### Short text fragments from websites

__________________________________________________

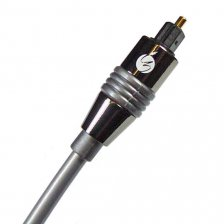 Fisual Pro Install Series Digital Optical Cable 5m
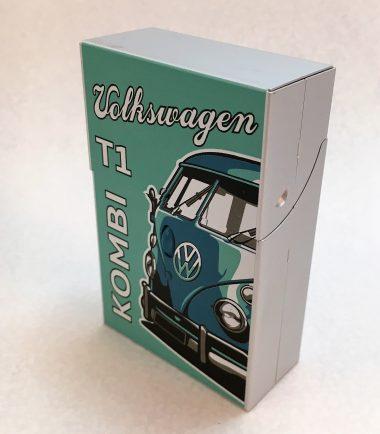 VW-Zigarettenbox-Alu-Bus-mint-Detail-4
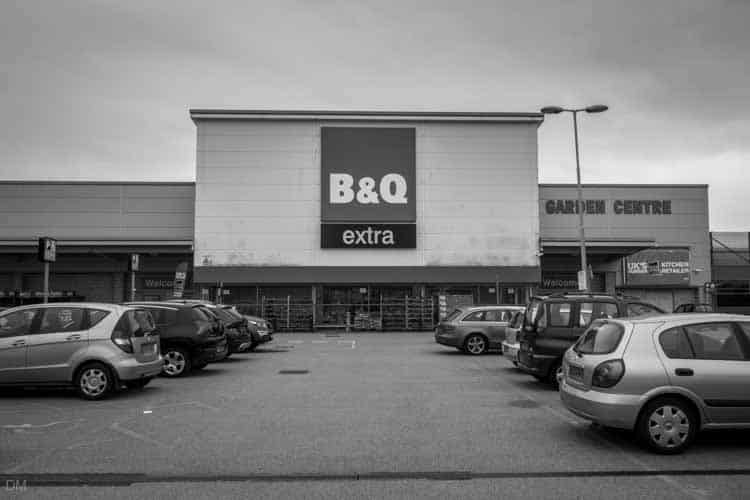 B&Q Nova Scotia Retail Park Blackburn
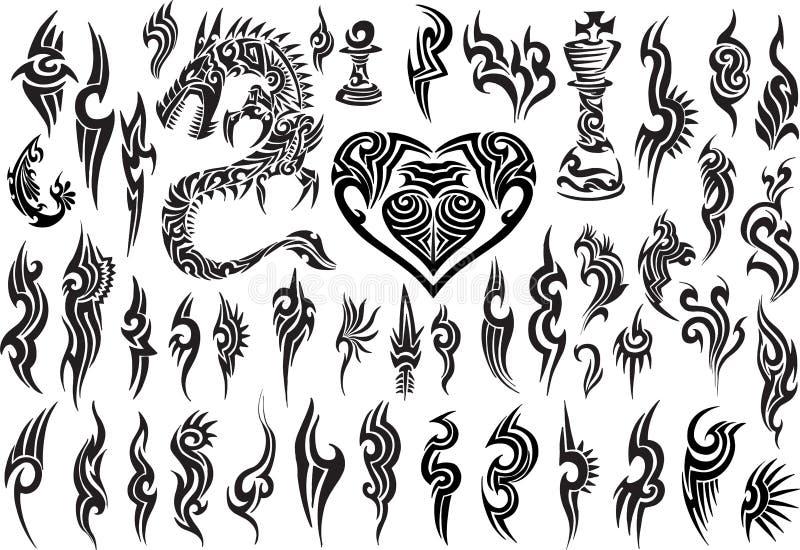 Uppsättning för design för TribTattoo vektorillustration stock illustrationer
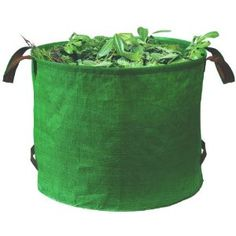 Bosmere G520 4.6 Cubic Feet 23-Inch Poly Yard Waste Bag by Bosmere. Save 7 Off!. $24.99. Made from high quality polypropylene with strong webbing handles at the top and on the side for easy tipping. Each bags comes with a new improved top strip that slides into the waist band of the bag to keep its mouth open. Measures 23-inches in diameter and 18-inches high; total capacity is 4.6-cubic-feet. Wipe clean surface, can be used both outdoors and indoors; the polypropylene fabric is semi-rigid…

__________________________________________________

### PROBLEM REQUIREMENTS
Only the lines from the one with "VW-Zigarettenbox-Alu-Bus-mint-Detail-4" through the end of the data, both ends included, should be written out exactly, and no pictures should appear.

### ANSWER TO THIS EXERCISE
 VW-Zigarettenbox-Alu-Bus-mint-Detail-4
 B&Q Nova Scotia Retail Park Blackburn
 Uppsättning för design för TribTattoo vektorillustration stock illustrationer
 Bosmere G520 4.6 Cubic Feet 23-Inch Poly Yard Waste Bag by Bosmere. Save 7 Off!. $24.99. Made from high quality polypropylene with strong webbing handles at the top and on the side for easy tipping. Each bags comes with a new improved top strip that slides into the waist band of the bag to keep its mouth open. Measures 23-inches in diameter and 18-inches high; total capacity is 4.6-cubic-feet. Wipe clean surface, can be used both outdoors and indoors; the polypropylene fabric is semi-rigid…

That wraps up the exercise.